> _OBJECTIVE_
Rewrite the entries starting with the line with "From the snow" and going on through the line with "2.54 metres", swapping "rock face" for "cliff face" and leaving everything else unchanged.

Some entries

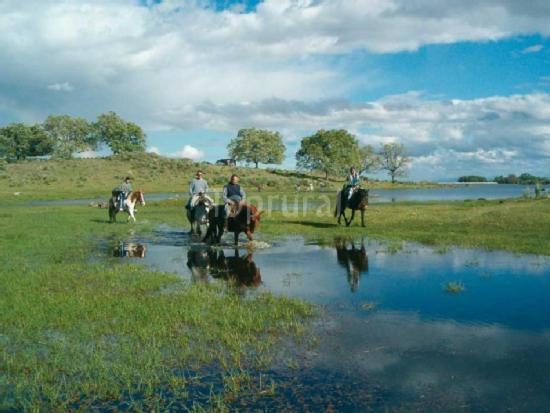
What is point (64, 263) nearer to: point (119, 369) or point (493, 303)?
point (119, 369)

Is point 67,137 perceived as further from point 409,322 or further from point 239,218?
point 409,322

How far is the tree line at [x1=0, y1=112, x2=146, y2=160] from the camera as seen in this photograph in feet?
343

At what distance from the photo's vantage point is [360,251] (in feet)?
51.6

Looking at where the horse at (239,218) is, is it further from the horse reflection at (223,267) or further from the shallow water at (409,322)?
the shallow water at (409,322)

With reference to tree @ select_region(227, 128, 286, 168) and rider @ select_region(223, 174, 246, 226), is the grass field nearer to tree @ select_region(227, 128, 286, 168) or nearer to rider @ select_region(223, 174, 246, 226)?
rider @ select_region(223, 174, 246, 226)

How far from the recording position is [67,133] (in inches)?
4313

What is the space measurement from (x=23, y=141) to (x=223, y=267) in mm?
106884

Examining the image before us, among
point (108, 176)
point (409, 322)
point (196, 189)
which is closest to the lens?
point (409, 322)

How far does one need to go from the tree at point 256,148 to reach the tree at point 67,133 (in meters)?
33.4

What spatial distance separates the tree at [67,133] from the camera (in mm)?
108250

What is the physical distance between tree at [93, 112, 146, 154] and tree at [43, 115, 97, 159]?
2959 millimetres

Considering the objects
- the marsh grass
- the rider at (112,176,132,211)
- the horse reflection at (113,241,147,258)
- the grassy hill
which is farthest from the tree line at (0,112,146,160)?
the marsh grass

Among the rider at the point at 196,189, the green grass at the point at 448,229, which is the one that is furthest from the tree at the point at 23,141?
the rider at the point at 196,189

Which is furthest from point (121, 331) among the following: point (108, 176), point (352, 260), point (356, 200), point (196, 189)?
point (108, 176)
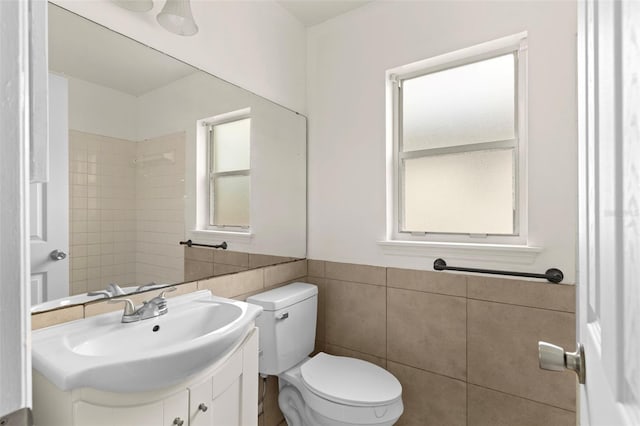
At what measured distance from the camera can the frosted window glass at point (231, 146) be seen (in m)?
1.57

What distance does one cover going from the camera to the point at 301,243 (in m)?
2.01

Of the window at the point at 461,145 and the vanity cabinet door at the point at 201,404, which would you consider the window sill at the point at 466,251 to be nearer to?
the window at the point at 461,145

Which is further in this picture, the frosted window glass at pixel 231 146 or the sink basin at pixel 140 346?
the frosted window glass at pixel 231 146

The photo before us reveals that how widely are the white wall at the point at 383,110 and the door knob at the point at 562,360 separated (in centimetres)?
95

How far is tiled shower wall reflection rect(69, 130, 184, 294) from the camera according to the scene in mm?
1056

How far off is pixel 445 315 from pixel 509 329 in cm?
27

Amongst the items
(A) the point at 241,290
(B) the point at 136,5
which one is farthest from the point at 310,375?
(B) the point at 136,5

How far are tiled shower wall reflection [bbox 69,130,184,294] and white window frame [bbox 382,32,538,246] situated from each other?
3.57 ft

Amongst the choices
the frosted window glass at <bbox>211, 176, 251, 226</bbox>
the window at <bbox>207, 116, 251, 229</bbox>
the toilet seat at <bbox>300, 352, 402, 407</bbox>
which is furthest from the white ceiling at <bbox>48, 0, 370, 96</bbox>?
the toilet seat at <bbox>300, 352, 402, 407</bbox>

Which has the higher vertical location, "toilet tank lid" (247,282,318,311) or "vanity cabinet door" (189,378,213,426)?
"toilet tank lid" (247,282,318,311)

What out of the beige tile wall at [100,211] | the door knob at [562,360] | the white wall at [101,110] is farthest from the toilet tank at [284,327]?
the door knob at [562,360]

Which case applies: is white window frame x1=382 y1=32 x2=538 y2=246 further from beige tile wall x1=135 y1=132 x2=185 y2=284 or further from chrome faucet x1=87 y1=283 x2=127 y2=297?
chrome faucet x1=87 y1=283 x2=127 y2=297

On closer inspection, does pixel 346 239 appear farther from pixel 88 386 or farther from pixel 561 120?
pixel 88 386

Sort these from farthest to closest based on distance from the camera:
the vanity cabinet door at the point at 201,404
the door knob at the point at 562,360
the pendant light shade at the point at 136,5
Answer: the pendant light shade at the point at 136,5, the vanity cabinet door at the point at 201,404, the door knob at the point at 562,360
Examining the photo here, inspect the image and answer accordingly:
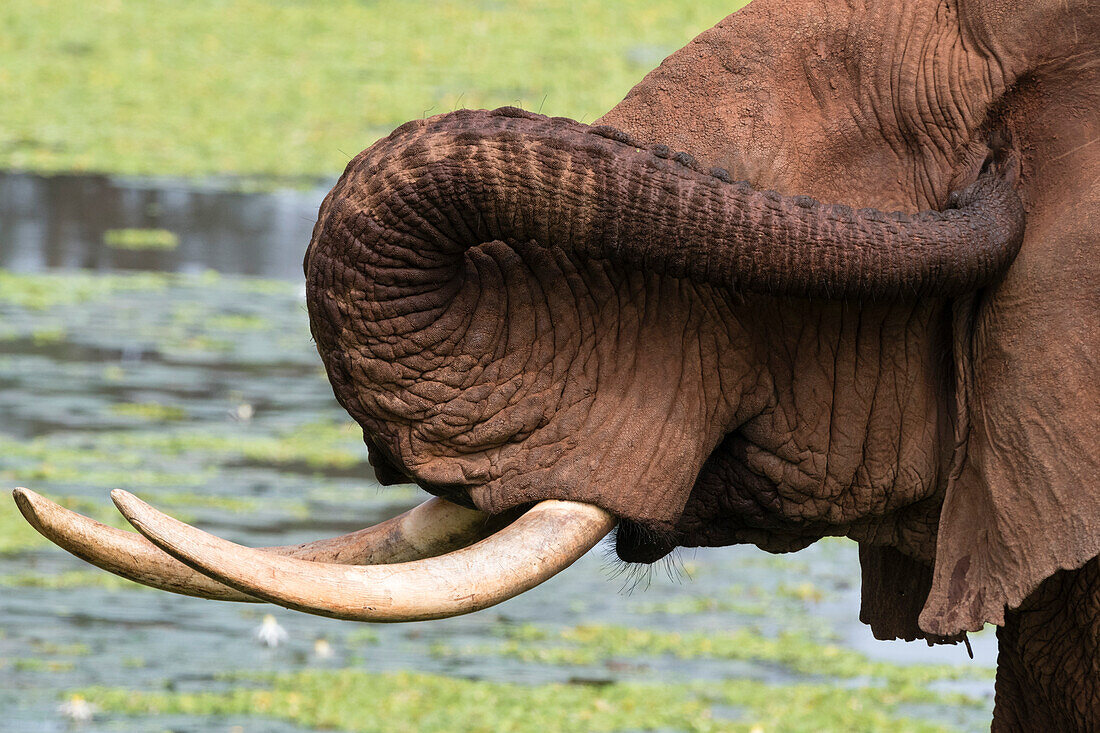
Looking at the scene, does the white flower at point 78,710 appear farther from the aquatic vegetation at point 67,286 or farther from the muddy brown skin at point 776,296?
the aquatic vegetation at point 67,286

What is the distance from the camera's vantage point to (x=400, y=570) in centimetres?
→ 253

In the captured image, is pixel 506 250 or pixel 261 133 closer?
pixel 506 250

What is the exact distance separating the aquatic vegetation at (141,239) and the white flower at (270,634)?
266 inches

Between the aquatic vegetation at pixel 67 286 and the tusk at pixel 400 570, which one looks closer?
the tusk at pixel 400 570

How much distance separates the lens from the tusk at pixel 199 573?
2.51m

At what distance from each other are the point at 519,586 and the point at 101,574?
17.1ft

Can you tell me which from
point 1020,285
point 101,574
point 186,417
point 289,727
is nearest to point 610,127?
point 1020,285

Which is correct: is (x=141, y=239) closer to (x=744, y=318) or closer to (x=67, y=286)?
(x=67, y=286)

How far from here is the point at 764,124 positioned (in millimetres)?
2857

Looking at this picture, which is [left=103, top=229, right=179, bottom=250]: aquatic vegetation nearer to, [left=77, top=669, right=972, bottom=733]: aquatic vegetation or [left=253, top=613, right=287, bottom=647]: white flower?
[left=253, top=613, right=287, bottom=647]: white flower

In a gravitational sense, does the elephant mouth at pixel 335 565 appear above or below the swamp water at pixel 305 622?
above

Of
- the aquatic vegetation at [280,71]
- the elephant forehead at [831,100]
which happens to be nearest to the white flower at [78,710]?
the elephant forehead at [831,100]

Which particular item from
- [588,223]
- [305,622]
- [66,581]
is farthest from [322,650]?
[588,223]

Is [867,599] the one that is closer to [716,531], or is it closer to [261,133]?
[716,531]
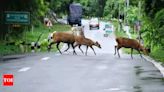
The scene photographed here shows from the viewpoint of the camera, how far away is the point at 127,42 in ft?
110

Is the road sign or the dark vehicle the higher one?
the road sign

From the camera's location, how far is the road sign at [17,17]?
4078 cm

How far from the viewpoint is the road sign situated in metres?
40.8

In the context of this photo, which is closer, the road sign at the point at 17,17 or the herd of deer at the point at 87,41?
the herd of deer at the point at 87,41

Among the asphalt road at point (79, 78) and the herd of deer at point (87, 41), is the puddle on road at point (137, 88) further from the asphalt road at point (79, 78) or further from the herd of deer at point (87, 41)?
the herd of deer at point (87, 41)

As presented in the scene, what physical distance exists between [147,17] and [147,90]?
22368 millimetres

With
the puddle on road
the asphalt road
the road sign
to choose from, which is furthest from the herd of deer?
the puddle on road

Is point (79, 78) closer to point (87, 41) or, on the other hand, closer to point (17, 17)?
point (87, 41)

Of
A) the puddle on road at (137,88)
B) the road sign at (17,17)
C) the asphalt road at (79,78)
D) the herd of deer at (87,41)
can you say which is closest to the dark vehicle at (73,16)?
the road sign at (17,17)

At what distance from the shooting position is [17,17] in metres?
40.8

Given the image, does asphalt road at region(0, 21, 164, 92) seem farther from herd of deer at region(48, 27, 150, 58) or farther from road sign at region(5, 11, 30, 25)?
road sign at region(5, 11, 30, 25)

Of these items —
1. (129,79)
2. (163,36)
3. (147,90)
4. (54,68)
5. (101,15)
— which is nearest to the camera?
(147,90)

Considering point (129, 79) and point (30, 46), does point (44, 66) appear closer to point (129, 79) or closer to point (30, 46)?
point (129, 79)

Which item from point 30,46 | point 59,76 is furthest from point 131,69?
point 30,46
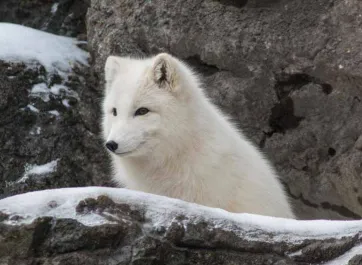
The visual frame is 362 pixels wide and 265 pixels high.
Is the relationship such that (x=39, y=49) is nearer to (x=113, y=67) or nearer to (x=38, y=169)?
(x=38, y=169)

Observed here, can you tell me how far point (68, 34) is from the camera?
26.2 feet

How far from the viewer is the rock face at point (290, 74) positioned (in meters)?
5.83

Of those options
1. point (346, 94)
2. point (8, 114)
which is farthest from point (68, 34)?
point (346, 94)

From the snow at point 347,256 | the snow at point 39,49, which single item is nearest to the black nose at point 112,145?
the snow at point 347,256

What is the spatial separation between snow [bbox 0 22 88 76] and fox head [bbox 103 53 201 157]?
82.0 inches

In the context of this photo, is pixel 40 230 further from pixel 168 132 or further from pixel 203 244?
pixel 168 132

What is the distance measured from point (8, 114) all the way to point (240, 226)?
3.85 meters

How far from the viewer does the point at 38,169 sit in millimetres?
6500

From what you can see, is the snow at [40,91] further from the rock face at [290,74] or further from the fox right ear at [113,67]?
the fox right ear at [113,67]

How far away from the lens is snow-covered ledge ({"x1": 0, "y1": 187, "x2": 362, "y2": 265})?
305 cm

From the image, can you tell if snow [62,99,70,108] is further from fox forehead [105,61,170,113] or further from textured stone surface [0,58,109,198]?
fox forehead [105,61,170,113]

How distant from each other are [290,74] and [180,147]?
159 centimetres

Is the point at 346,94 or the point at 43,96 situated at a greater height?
the point at 346,94

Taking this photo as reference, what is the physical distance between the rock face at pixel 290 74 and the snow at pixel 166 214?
2.54 metres
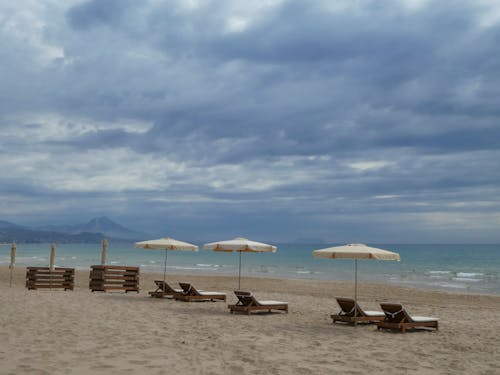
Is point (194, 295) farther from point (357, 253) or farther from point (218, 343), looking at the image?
point (218, 343)

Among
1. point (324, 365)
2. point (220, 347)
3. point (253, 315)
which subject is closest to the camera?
point (324, 365)

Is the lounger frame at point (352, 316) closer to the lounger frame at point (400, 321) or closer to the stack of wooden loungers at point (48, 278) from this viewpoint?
the lounger frame at point (400, 321)

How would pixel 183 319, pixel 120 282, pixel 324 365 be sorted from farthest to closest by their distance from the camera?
pixel 120 282 < pixel 183 319 < pixel 324 365

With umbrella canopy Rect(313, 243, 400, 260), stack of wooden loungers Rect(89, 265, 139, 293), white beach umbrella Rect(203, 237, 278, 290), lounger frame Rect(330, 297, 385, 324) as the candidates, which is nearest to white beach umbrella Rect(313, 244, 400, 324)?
umbrella canopy Rect(313, 243, 400, 260)

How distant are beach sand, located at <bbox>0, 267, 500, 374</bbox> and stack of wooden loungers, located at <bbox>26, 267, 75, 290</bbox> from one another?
4880mm

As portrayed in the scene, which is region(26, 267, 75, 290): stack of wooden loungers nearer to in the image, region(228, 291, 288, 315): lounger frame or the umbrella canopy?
region(228, 291, 288, 315): lounger frame

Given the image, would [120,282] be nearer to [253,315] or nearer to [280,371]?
[253,315]

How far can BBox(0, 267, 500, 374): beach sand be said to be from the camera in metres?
7.00

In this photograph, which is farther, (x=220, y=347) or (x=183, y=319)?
(x=183, y=319)

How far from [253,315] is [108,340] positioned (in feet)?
15.5

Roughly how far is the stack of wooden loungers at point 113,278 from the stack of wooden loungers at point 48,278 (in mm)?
894

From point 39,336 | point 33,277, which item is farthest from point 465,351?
point 33,277

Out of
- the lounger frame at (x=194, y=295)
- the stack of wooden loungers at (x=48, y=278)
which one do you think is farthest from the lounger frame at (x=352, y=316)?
the stack of wooden loungers at (x=48, y=278)

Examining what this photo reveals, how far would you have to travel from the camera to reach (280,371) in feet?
22.4
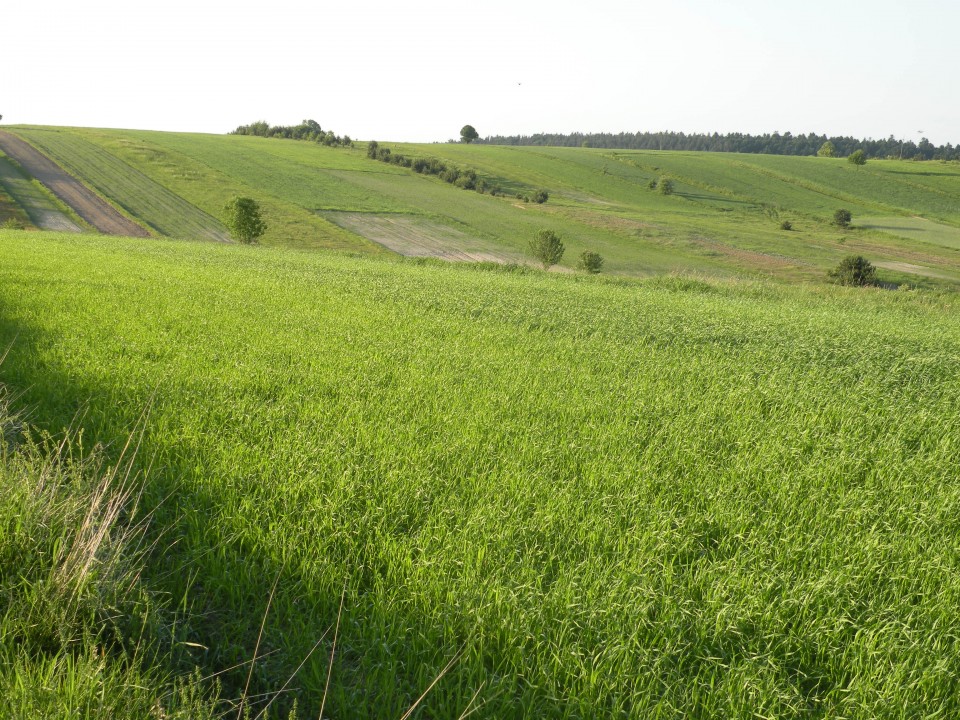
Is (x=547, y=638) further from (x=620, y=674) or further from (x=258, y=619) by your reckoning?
(x=258, y=619)

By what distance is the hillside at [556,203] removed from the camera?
50.8 metres

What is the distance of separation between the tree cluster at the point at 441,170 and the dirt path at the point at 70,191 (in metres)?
43.8

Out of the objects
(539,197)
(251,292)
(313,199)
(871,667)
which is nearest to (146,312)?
(251,292)

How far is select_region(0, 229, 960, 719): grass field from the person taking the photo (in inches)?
108

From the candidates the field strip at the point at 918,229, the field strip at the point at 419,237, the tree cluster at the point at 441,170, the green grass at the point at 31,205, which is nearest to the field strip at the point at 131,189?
the green grass at the point at 31,205

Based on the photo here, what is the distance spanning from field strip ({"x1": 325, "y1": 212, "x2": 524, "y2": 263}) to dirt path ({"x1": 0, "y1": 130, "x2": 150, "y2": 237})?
56.0ft

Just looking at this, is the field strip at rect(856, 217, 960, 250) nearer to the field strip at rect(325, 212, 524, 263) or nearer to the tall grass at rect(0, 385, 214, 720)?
the field strip at rect(325, 212, 524, 263)

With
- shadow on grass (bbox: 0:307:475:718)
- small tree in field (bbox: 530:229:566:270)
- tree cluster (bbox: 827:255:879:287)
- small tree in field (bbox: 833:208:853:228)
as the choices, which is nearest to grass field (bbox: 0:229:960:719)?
shadow on grass (bbox: 0:307:475:718)

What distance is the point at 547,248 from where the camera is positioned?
43.9 metres

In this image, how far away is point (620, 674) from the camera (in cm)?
269

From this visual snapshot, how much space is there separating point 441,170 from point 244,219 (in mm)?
47767

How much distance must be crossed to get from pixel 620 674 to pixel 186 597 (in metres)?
2.09

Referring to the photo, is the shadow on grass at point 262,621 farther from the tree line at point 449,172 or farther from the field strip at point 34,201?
the tree line at point 449,172

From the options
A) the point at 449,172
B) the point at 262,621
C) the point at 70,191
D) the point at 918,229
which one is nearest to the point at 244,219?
the point at 70,191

> _TASK ANSWER_
From the snow at point 347,256 | the snow at point 39,49, which single item is nearest to the black nose at point 112,145?
the snow at point 347,256

What is the spatial separation between snow [bbox 0 22 88 76] and fox head [bbox 103 53 201 157]?
82.0 inches

In the context of this photo, is pixel 40 230 further from pixel 168 132 or further from pixel 203 244?
pixel 168 132

What is the distance measured from point (8, 114) all the way to point (240, 226)?
3.85 meters

How far from the viewer does the point at 38,169 sit in millimetres?
6500

From what you can see, is the snow at [40,91] further from the cliff face at [290,74] or further from the fox right ear at [113,67]?
the fox right ear at [113,67]

How far away from the lens is snow-covered ledge ({"x1": 0, "y1": 187, "x2": 362, "y2": 265})?
305 cm

From the image, can you tell if snow [62,99,70,108] is further from fox forehead [105,61,170,113] or further from textured stone surface [0,58,109,198]?
fox forehead [105,61,170,113]

How distant from each other are [290,74] and [180,147]?
159 centimetres

Is the point at 346,94 or the point at 43,96 situated at a greater height?
the point at 346,94

Taking this photo as reference, what is the physical distance between the cliff face at pixel 290 74 and the snow at pixel 166 214?
2.54 metres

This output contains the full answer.